Selon un communiqué de l'entreprise, l'objectif de cette initiative est d'"améliorer l'efficacité à tous les niveaux de son organisation", en mettant un accent particulier sur l'optimisation de son empreinte industrielle pour renforcer sa flexibilité.
Employant presque 39.000 personnes, Electrolux a également révélé un partenariat stratégique avec le fabricant chinois Midea pour créer une joint-venture. Cette société aura pour mission de reprendre une portion de la production d'Electrolux en Amérique du Nord, entraînant la suppression d'environ 1.500 postes dans cette région.
L'usine d'Anderson, en Caroline du Nord, spécialisée dans la fabrication d'équipements de réfrigération, verra ses opérations se concentrer vers les équipements de lavage. En revanche, la joint-venture créée prévoit de recruter 1.200 personnes d'ici 2028.

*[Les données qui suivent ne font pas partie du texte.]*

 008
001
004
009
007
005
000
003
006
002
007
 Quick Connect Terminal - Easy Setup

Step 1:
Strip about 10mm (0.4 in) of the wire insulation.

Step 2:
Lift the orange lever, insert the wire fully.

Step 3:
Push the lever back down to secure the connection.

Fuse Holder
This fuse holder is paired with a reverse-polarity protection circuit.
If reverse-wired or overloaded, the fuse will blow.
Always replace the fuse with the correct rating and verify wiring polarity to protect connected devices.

Electrolux a également annoncé la fermeture de son usine au Chili et l'arrêt de la production à Jaszberény, en Hongrie, ce qui représente la suppression de 400 et 600 emplois respectivement. Cette décision fait partie d'un effort plus large pour rationaliser la production et réduire les coûts.

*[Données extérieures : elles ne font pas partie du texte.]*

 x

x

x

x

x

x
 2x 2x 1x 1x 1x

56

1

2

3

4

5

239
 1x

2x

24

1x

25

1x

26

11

Le produit de l'augmentation de capital sera en grande partie investi dans le partenariat avec Midea, à hauteur de 1 à 1,5 milliard de couronnes, ainsi que dans le plan de réorganisation pour environ 2 à 2,5 milliards de couronnes.

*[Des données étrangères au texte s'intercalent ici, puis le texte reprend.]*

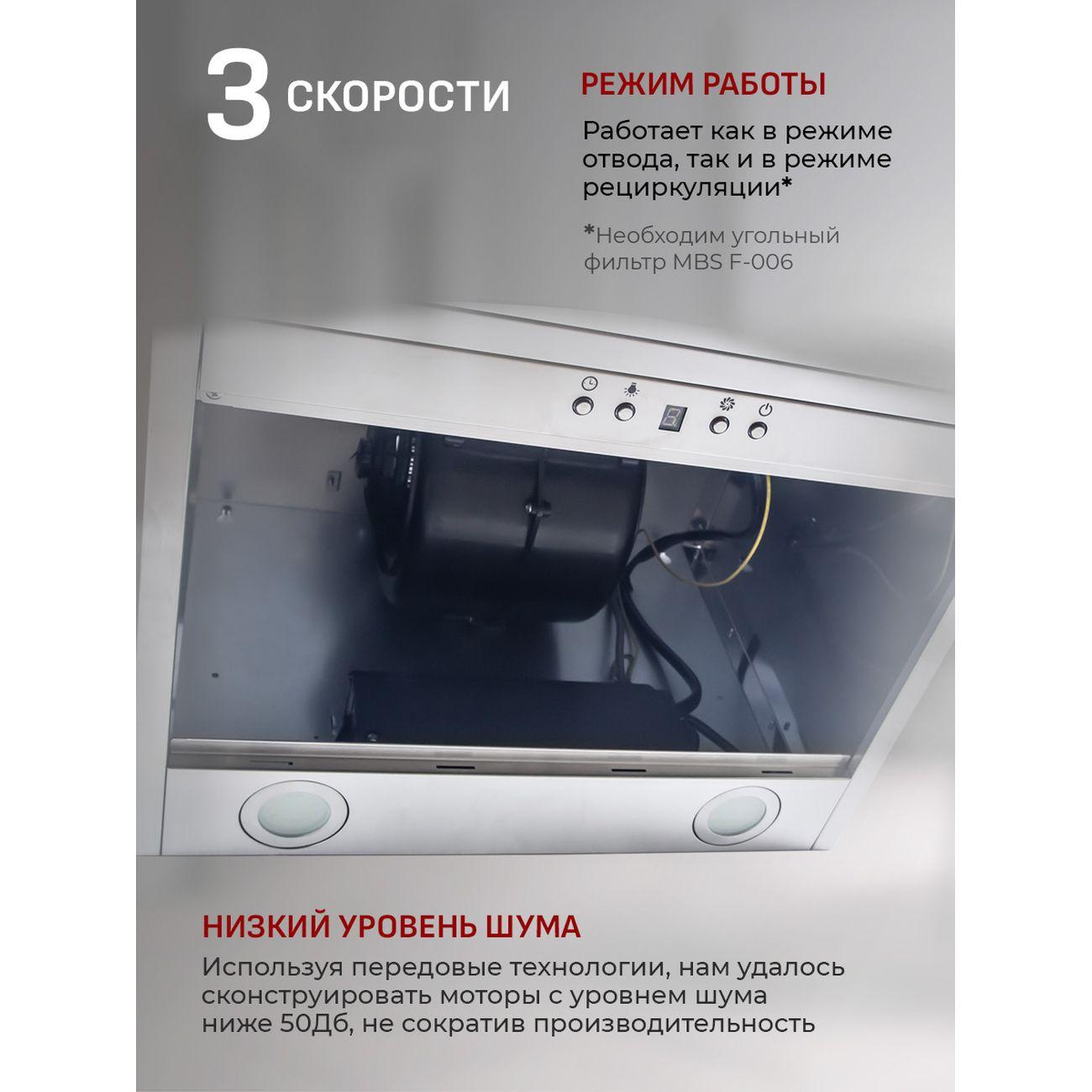 3 СКОРОСТИ

РЕЖИМ РАБОТЫ

Работает как в режиме отвода, так и в режиме рециркуляции*

*Необходим угольный фильтр MBS F-006

НИЗКИЙ УРОВЕНЬ ШУМА

Используя передовые технологии, нам удалось сконструировать моторы с уровнем шума ниже 50Дб, не сократив производительность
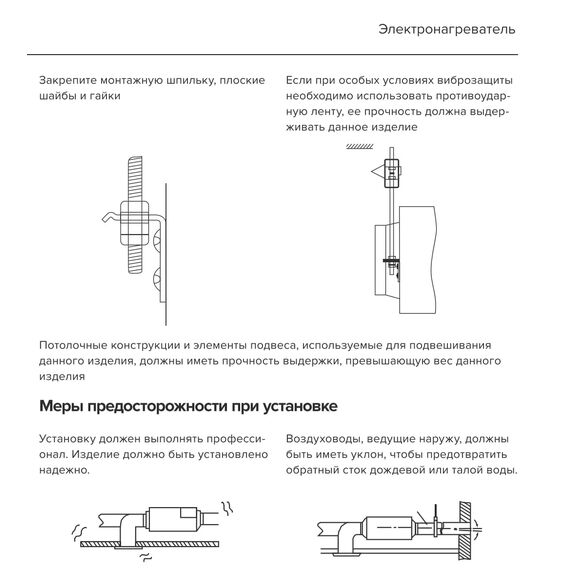 Электронагреватель

Закрепите монтажную шпильку, плоские шайбы и гайки

Если при особых условиях виброзащиты необходимо использовать противоударную ленту, ее прочность должна выдерживать данное изделие

Потолочные конструкции и элементы подвеса, используемые для подвешивания данного изделия, должны иметь прочность выдержки, превышающую вес данного изделия

Меры предосторожности при установке

Установку должен выполнять профессионал. Изделие должно быть установлено надежно.

Воздуховоды, ведущие наружу, должны быть иметь уклон, чтобы предотвратить обратный сток дождевой или талой воды.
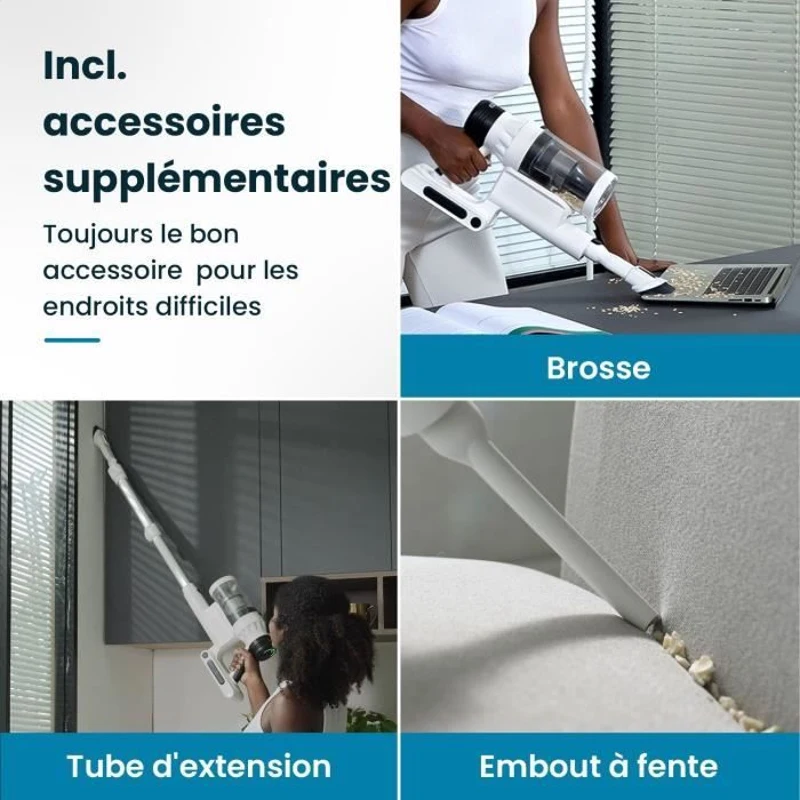 Incl. accessoires supplémentaires

Toujours le bon accessoire pour les endroits difficiles

Brosse

Tube d'extension

Embout à fente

De plus, 4 à 5 milliards de couronnes seront alloués à l’amélioration de la santé financière du groupe, essentielle pour naviguer dans un marché fortement concurrentiel et pour mener à bien les initiatives stratégiques nécessaires.
La holding Investor AB, actionnaire majoritaire d'Electrolux avec près de 18% des parts, a déclaré son intention de participer à l'augmentation de capital à hauteur de sa part. Les banques Morgan Stanley et SEB ont également sécurisé la souscription du montant restant.